John 15:13 “Greater love has no one than this: to lay down one’s life for one’s friends.”
The book of Proverbs has a lot to say concerning human relationships. So it shouldn’t come as a surprise that it speaks repeatedly about the relationship of a friend. The Hebrew term rēá is the most commonly used term for this in the Old Testament and it depicts a general sense of reciprocity. Its uses range from a colleague to that of an intimate lover.
Mostly though, it describes someone close, a confidant—what most of us have in mind when we think friend. In 1 Corinthians 13 Paul speaks of a love that ‘bears all things,’ which is the definition of a confidant. Although the Greek term Paul employs here is agape, which stands in contrast to others like phileo (brotherly love) and eros (erotic love), rēá can have each of these meanings in view, depending on it’s usage.

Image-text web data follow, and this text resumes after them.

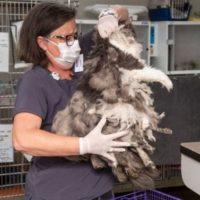 141839 Ветеринары состригли килограмм шерсти из этого животного. Оказалось это очень милая кошечка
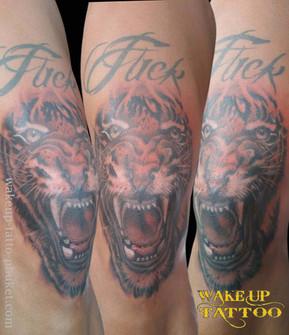 Tiger Tattoo on the knee by Wake up Tattoo Phuket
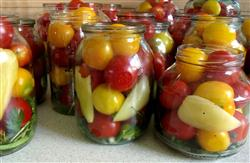 Canning Jars full of tomatoes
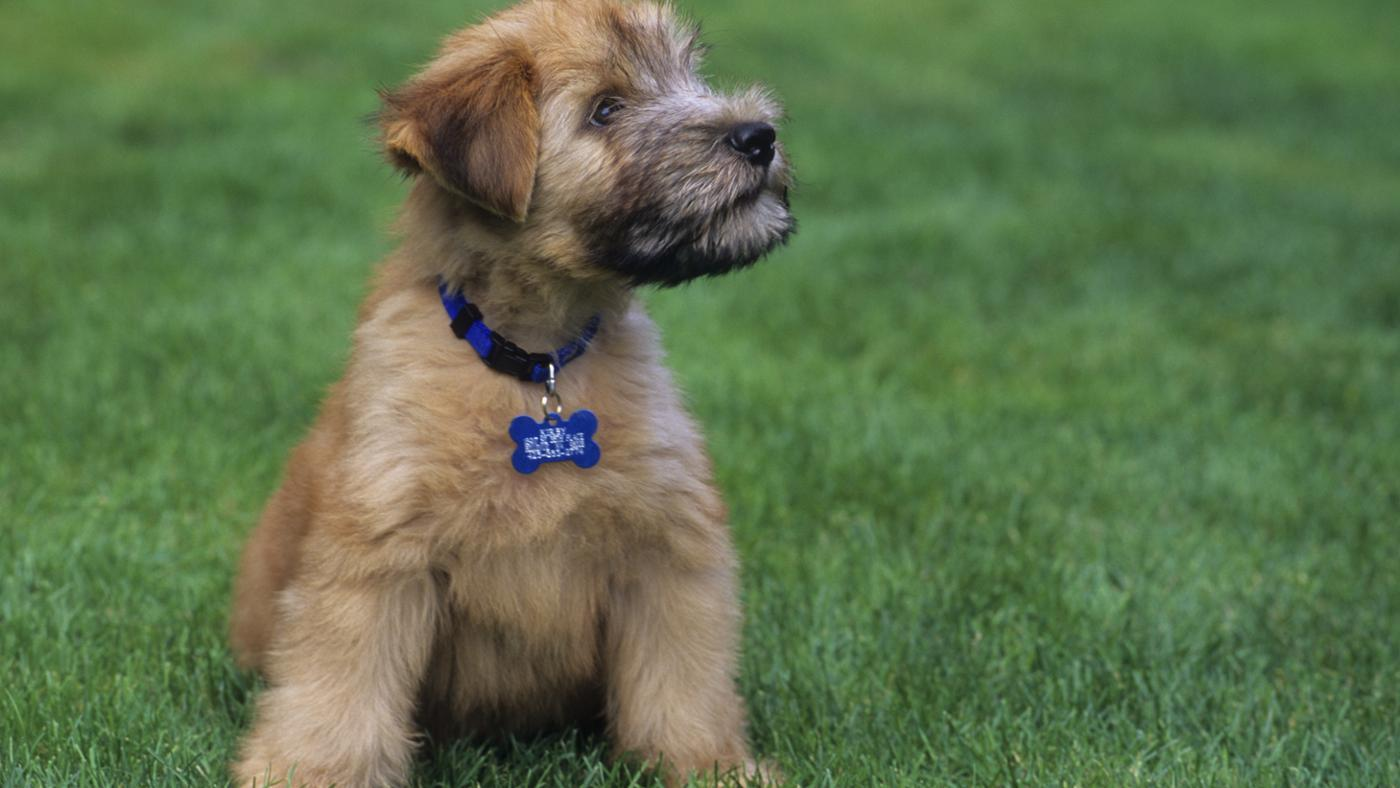 What Do Mini Wheaten Terrier Puppies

In addition, any talk about friendship then requires us to remember God’s governing ethic over all human relationships and especially a true friendship—that ethic, of course, is love! And as I’ve said many times this is no cheap idea. This isn’t the world’s version of love. This isn’t even our Grandma’s view of love. We’re talking about God’s version of love. We’re talking about His very character. The Scripture says that God is love—love is not merely something He gives.Friendship requires us to remember God’s governing ethic over all human relationships and especially a true friendship—that ethic, of course, is love! Click To Tweet
In 1 Corinthians 13:4-8, Paul taught:
“Love is patient, love is kind. It does not envy, it does not boast, it is not proud. It does not dishonor others, it is not self-seeking, it is not easily angered, it keeps no record of wrongs. Love does not delight in evil but rejoices with the truth. It always protects, always trusts, always hopes, always perseveres. Love never fails.”
And it is this ethic that governs genuine friendship. Friends love each other and this is what love looks like.
C.S. Lewis pointed out an important contrast when he said:
“Love is not affectionate feeling, but a steady wish for the loved person’s ultimate good as far as it can be obtained.”
And to push Lewis’s idea a step further, love must go beyond a ‘steady wish’ into a life of purposeful action. In all that we learn today, I hope our takeaway is that the good of others, forged in the Biblical ethic of love, is what friendship is all about.
Throughout history, friendship has been sought out and valued as the basis for social community. For example Aristotle and other classical philosophers, viewed friendship as a key social relationship. In the democratic ideal of the Athenian polis or city-state, friendship exemplified the mutual-social-obligation on which life depended.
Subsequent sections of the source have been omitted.